Challenge:
Please retype the passage below on Roupen and the foundation of Armenian Cilicia, word for word from start to finish.

Document text:
His descent and early years 
The consensus appears to be that the Roupenians were the descendant of the Bagratids, and Roupen was a relative of the last Bagratid king, Gagik II. The Armenian chronicler Kirakos Gandzaketsi speaks of the Roupenians as ‘the sons and descendants of Gagik Artsruni’. Another Armenian chronicler, Vahram, a personal secretary of King Levon II refers to Roupen as ‘a famous chief of the blood royal, Rouben by name’. On the other hand, the claims in these primary sources of a family relationship with the kings of the Bagratid dynasty are implausible. It is felt that, if such a connection had existed, the sources would have given specific details, given the otherwise reasonably complete genealogies which can be reconstructed from the information which they contain.

Roupen, according to the general consensus of the Armenian chroniclers, was a commander in the king’s armies. After the surrender of Ani to Constantine IX, a number of King Gagik II’s princes and loyal adherents, among them Roupen faithfully followed the king’s court into exile and resettled in the district of Caesarea in Cappadocia. However upon the murder of Gagik II, Roupen gathered his family and fled to the Taurus Mountains and took refuge in the fortress of Kopitar (Kosidar) situated north of Sis (today Kozan in Turkey). The territory of the Armenians in the Taurus was hard of access and easy to defend.

The foundation of Armenian Cilicia 
Roupen declared the independence of Cilicia from the Byzantine Empire in 1080. Relying mostly upon what was left of the loyal followers of King Gagik, he developed enough strength to descend gradually towards the heartland of the Cilician plain. He began leading bold and successful military campaigns against the Byzantines, and on one occasion he culminated his venture with the capture of the fortress of Pardzerpert (today Andırın in Turkey) which became a stronghold of the Roupenian dynasty.

Extracted information:

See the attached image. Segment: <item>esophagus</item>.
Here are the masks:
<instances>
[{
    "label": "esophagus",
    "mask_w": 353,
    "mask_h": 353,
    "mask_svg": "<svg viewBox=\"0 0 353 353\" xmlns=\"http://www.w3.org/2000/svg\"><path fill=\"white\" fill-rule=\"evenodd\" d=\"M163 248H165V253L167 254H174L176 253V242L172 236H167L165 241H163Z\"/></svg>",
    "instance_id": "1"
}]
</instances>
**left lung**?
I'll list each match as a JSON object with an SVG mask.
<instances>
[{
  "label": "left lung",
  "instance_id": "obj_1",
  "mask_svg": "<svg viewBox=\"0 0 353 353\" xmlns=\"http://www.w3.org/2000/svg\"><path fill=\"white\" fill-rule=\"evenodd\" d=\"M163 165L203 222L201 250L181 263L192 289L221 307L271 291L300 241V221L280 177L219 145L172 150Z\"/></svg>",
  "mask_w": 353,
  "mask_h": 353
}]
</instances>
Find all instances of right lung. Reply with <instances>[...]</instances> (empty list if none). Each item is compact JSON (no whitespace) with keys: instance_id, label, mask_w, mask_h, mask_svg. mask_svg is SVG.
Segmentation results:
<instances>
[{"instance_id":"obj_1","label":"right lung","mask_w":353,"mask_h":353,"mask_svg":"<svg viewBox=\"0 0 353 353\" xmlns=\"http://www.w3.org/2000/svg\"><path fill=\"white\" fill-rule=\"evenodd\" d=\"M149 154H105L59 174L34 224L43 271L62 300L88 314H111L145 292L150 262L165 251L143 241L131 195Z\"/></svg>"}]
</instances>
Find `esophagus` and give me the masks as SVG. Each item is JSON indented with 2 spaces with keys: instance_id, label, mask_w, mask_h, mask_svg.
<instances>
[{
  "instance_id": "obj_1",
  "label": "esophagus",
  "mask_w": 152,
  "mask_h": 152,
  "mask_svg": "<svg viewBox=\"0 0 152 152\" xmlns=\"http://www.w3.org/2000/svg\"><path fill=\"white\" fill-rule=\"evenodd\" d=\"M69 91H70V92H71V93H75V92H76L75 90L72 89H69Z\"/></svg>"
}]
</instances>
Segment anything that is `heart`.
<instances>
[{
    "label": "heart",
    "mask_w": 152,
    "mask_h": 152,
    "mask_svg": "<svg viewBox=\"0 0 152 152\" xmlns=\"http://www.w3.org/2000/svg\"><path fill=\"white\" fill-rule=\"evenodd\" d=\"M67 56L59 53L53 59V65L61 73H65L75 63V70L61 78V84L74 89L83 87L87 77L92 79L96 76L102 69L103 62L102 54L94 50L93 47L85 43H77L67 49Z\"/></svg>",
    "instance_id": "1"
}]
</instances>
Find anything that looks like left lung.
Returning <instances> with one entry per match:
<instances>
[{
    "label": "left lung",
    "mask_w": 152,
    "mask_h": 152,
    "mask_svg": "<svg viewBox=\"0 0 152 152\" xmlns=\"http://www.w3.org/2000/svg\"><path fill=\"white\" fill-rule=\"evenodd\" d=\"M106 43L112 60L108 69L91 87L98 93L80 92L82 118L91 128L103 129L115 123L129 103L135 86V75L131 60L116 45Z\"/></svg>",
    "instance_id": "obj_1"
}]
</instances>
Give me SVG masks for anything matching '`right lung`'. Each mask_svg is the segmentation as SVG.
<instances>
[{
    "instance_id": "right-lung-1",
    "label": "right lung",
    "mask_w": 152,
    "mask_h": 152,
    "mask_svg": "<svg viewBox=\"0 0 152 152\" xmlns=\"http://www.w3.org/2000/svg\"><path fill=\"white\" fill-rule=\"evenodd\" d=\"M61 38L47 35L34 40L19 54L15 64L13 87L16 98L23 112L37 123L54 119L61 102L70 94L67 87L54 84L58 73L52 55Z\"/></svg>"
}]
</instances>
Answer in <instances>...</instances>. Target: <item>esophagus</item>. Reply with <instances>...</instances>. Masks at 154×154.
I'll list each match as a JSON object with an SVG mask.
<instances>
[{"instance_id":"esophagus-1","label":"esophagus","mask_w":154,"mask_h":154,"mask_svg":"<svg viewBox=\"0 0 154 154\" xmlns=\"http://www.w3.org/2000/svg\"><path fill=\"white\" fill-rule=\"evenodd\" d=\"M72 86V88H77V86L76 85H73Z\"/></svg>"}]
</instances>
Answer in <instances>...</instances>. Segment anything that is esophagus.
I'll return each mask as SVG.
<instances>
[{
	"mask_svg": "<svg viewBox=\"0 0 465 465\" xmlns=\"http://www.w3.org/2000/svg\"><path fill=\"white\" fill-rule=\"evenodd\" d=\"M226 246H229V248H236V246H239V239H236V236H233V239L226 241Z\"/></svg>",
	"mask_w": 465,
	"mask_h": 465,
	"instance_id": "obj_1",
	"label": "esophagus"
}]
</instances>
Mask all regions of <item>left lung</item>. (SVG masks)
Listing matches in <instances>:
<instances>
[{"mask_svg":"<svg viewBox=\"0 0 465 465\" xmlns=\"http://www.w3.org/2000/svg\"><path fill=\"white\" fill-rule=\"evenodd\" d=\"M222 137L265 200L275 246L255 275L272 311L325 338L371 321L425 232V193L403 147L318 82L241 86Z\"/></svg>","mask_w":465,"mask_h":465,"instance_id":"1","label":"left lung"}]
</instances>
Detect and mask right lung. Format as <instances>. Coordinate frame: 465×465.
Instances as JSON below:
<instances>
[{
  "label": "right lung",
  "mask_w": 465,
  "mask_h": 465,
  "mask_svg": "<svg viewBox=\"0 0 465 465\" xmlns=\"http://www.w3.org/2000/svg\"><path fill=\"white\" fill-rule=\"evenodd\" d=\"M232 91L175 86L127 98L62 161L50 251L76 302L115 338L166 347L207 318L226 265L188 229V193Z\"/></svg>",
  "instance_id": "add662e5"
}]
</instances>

Result of the exercise:
His descent and early years 
The consensus appears to be that the Roupenians were the descendant of the Bagratids, and Roupen was a relative of the last Bagratid king, Gagik II. The Armenian chronicler Kirakos Gandzaketsi speaks of the Roupenians as ‘the sons and descendants of Gagik Artsruni’. Another Armenian chronicler, Vahram, a personal secretary of King Levon II refers to Roupen as ‘a famous chief of the blood royal, Rouben by name’. On the other hand, the claims in these primary sources of a family relationship with the kings of the Bagratid dynasty are implausible. It is felt that, if such a connection had existed, the sources would have given specific details, given the otherwise reasonably complete genealogies which can be reconstructed from the information which they contain.

Roupen, according to the general consensus of the Armenian chroniclers, was a commander in the king’s armies. After the surrender of Ani to Constantine IX, a number of King Gagik II’s princes and loyal adherents, among them Roupen faithfully followed the king’s court into exile and resettled in the district of Caesarea in Cappadocia. However upon the murder of Gagik II, Roupen gathered his family and fled to the Taurus Mountains and took refuge in the fortress of Kopitar (Kosidar) situated north of Sis (today Kozan in Turkey). The territory of the Armenians in the Taurus was hard of access and easy to defend.

The foundation of Armenian Cilicia 
Roupen declared the independence of Cilicia from the Byzantine Empire in 1080. Relying mostly upon what was left of the loyal followers of King Gagik, he developed enough strength to descend gradually towards the heartland of the Cilician plain. He began leading bold and successful military campaigns against the Byzantines, and on one occasion he culminated his venture with the capture of the fortress of Pardzerpert (today Andırın in Turkey) which became a stronghold of the Roupenian dynasty.